*Source*
- - - - -

NLG assignment 1 - Extending an OpenCCG grammar for generation

0. Downloading the OpenCCG grammar

From inside the subdirectory of your home directory where you keep all your code for the NLG course, type the following command into a terminal window:

  
      svn checkout http://opennlg13.googlecode.com/svn/trunk/ass-1 ass-1

This should create a subdirectory called ass-1 containing five XML files and a copy of these instructions. Move into this subdirectory and list them to make sure.

Before starting the assignment questions listed below, you should spend a while familiarising yourself with the OpenCCG grammar in the XML files. In this assignment, you will be gradually extending this grammar, step-by-step, so as to generate a wider range of grammatical sentences about restaurants.

There is a testbed.xml file included with the grammar. YOU WILL NOT NEED TO EDIT THIS FILE IN THE COURSE OF THIS ASSIGNMENT. The testbed contains around 50 tests. At the moment the grammar passes at least the first 13 of these (using ccg-test). Your job is to extend the grammar so that it passes ALL tests by the time you are finished. If you take a look at the testbed file, you will see that the subsequent tests are divided into sections, one for each of the questions in the assignment, so you can easily keep track of your progress and success.

N.B. If your entire grammar is working correctly, all tests in the testbed will have "ok" in the Parse column. "FAILED" means that the test failed, not that the parse failed. For instance, we don't want "Giovanni's serves" to parse, so we have set numOfParses to "0".

- - - - -

*Listed records*
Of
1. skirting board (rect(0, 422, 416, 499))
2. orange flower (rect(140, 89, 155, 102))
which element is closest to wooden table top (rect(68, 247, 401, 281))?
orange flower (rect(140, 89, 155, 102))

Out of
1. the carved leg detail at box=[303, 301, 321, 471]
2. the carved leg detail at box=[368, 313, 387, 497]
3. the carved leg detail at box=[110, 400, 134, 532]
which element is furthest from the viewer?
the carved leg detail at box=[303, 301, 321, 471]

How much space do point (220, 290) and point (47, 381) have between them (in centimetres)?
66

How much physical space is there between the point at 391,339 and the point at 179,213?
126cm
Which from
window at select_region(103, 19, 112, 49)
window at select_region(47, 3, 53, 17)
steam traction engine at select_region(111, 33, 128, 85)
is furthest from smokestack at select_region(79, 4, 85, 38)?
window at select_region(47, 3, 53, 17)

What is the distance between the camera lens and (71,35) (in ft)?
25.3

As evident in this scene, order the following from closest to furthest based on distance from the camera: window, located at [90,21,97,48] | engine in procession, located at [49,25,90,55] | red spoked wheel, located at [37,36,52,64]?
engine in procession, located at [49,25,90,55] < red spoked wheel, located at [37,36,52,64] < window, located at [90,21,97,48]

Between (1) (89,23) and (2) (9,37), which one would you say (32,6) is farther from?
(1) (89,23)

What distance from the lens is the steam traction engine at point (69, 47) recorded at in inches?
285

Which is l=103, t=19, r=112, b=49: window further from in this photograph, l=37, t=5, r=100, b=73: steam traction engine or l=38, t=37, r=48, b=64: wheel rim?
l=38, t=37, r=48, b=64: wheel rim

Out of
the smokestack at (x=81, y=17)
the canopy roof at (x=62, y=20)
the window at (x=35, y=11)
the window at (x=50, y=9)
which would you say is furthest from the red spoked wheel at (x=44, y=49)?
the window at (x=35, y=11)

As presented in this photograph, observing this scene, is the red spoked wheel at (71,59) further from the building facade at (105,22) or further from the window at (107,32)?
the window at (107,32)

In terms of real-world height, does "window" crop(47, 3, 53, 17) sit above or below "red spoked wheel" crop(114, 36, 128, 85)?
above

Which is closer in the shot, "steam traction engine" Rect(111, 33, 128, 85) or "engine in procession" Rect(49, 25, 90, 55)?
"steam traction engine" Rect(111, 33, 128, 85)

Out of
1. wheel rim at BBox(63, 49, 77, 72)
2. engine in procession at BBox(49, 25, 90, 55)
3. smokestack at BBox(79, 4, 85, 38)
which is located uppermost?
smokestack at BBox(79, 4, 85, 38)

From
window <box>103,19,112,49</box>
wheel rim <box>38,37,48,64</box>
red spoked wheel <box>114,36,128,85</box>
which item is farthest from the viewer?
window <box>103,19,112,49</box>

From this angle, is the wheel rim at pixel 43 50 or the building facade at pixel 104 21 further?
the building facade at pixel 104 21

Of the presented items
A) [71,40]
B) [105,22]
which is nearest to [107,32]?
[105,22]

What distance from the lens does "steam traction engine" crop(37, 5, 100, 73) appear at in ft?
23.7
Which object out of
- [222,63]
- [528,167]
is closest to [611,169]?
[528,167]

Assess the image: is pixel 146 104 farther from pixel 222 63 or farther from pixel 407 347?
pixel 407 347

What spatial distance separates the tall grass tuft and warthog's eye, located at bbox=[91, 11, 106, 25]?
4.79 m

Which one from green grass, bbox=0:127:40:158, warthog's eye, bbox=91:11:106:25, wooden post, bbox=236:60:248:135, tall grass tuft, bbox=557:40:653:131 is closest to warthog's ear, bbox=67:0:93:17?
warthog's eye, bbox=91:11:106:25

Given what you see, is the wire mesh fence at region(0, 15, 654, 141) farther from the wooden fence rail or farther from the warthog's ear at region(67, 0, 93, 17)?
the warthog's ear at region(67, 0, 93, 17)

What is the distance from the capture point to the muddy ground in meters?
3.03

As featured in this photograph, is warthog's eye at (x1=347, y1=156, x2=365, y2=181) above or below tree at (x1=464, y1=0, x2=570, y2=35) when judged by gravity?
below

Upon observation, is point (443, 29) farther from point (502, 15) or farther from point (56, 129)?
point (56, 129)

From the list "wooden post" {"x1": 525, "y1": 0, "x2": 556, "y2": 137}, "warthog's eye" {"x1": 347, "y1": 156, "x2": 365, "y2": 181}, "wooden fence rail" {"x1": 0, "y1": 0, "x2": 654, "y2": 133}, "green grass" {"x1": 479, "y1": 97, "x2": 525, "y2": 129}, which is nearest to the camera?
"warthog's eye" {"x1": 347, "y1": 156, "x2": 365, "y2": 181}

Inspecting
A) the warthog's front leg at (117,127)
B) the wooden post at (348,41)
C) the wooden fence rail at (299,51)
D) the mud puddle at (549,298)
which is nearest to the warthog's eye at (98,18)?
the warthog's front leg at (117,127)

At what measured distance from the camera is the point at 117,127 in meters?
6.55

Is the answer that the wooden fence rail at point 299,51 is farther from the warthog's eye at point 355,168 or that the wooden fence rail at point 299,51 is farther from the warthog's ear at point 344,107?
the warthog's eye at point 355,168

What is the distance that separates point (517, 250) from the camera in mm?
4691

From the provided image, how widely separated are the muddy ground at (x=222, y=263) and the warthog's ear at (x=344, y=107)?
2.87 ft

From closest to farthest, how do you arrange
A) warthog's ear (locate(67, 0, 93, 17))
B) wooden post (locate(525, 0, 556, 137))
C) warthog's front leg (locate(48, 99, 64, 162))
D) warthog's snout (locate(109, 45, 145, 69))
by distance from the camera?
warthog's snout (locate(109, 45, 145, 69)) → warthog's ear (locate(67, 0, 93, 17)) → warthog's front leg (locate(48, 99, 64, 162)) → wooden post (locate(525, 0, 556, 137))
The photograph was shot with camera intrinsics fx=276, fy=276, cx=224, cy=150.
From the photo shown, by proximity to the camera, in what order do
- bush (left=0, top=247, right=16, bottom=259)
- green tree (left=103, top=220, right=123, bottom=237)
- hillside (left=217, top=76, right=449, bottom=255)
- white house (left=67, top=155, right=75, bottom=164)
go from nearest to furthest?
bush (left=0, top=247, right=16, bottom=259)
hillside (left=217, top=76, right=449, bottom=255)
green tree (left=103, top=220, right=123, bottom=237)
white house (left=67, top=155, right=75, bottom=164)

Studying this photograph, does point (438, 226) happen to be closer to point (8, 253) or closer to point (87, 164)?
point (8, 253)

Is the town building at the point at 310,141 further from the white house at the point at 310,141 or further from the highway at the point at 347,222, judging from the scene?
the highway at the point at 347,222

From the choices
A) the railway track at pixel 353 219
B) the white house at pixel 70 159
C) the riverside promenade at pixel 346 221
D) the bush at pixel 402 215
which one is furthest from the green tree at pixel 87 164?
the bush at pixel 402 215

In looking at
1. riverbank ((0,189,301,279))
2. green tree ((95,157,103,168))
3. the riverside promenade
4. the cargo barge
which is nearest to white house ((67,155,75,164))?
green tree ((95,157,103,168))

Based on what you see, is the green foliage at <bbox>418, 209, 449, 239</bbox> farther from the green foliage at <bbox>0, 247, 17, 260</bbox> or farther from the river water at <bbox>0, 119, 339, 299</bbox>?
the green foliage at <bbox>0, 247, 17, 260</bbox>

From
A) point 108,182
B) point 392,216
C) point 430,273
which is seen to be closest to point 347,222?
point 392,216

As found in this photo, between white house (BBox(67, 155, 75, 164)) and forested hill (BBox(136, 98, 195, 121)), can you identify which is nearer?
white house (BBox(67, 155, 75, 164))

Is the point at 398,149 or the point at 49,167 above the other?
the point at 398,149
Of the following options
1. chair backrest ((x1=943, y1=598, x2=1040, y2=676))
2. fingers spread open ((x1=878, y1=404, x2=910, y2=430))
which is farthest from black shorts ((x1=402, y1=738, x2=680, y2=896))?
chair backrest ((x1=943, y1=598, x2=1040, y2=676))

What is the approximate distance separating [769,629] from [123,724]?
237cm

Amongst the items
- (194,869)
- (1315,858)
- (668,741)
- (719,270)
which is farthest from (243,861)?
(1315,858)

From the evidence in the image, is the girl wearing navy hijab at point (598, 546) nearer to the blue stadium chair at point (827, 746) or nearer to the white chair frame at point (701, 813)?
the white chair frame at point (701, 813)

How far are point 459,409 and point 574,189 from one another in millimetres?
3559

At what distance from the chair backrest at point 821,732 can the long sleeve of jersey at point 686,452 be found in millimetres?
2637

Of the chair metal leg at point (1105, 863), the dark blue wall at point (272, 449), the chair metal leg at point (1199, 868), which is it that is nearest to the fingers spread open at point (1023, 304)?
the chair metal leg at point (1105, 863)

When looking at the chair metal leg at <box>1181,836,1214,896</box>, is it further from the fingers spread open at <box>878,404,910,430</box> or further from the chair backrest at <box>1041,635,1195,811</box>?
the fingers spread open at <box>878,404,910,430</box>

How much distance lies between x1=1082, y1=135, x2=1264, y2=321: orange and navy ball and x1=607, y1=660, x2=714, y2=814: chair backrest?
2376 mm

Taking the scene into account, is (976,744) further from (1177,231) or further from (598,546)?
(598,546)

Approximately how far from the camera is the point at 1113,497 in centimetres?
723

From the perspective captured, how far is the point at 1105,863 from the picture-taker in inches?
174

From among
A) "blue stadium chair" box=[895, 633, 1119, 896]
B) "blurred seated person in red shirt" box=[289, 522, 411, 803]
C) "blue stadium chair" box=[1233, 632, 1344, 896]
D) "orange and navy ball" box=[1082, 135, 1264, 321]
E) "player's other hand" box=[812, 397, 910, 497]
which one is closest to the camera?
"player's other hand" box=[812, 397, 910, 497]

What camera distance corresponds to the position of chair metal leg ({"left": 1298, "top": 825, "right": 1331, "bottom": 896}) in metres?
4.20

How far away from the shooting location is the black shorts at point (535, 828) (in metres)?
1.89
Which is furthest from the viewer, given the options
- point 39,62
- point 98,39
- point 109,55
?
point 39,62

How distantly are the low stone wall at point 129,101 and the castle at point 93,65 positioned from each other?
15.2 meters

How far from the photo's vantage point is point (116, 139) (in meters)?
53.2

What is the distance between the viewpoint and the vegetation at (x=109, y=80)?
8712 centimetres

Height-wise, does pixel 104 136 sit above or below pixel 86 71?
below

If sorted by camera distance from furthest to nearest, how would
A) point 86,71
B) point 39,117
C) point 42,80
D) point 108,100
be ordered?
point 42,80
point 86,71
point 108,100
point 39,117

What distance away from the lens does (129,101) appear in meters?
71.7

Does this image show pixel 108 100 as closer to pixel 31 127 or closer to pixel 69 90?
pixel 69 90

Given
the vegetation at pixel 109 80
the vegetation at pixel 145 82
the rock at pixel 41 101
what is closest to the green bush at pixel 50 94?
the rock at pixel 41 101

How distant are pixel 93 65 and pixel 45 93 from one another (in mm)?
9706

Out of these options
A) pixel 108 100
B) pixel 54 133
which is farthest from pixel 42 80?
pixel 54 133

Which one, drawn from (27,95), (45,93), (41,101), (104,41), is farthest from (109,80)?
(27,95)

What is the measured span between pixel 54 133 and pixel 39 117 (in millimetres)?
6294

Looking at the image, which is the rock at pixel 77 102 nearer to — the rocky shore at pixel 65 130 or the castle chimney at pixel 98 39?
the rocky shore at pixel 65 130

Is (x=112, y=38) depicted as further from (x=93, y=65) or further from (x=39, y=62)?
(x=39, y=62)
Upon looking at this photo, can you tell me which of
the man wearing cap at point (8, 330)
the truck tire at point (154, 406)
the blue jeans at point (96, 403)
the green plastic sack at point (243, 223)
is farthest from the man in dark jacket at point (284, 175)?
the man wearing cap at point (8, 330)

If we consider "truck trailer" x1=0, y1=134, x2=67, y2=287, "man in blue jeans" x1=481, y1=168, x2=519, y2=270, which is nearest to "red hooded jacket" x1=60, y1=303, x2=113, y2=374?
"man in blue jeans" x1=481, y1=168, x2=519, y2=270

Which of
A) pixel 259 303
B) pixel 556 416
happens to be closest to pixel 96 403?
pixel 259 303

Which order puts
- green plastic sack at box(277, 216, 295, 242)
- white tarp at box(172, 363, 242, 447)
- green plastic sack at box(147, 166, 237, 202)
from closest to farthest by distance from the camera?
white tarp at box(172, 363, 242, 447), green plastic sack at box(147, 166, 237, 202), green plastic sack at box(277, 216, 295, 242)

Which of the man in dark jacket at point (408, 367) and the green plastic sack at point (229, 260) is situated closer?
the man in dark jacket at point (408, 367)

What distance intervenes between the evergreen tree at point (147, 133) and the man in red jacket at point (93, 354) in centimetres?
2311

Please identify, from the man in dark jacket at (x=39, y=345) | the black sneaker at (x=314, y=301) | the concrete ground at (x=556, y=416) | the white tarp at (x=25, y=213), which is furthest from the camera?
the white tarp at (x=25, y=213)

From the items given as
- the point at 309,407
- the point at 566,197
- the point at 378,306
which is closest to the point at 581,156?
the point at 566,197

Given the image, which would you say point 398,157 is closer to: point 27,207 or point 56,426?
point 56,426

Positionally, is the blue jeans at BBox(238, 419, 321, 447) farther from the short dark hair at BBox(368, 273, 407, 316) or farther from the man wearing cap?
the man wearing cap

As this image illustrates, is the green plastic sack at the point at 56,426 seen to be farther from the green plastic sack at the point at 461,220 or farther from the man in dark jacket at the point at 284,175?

- - - - -

*List of tasks*
A) Turn the paragraph of the OpenCCG assignment text that begins "There is a testbed.xml file" into a short bulleted list that keeps its main facts.
B) Copy out word for word the lines of the entries from the line with "From the items given as" through the end of the entries, including both of those lines.

*Answers given*
A)
- The grammar comes with a testbed.xml file, which does not need editing during the assignment.
- The testbed holds around 50 tests, and the grammar currently passes at least the first 13 when checked with ccg-test.
- The goal is to extend the grammar until it passes all of the tests.
- The later tests are grouped into sections, one per assignment question, so progress is easy to track.

B)
From the items given as
- the point at 309,407
- the point at 566,197
- the point at 378,306
which is closest to the point at 581,156?
the point at 566,197

Given the image, which would you say point 398,157 is closer to: point 27,207 or point 56,426?
point 56,426

Positionally, is the blue jeans at BBox(238, 419, 321, 447) farther from the short dark hair at BBox(368, 273, 407, 316) or farther from the man wearing cap?
the man wearing cap

As this image illustrates, is the green plastic sack at the point at 56,426 seen to be farther from the green plastic sack at the point at 461,220 or farther from the man in dark jacket at the point at 284,175?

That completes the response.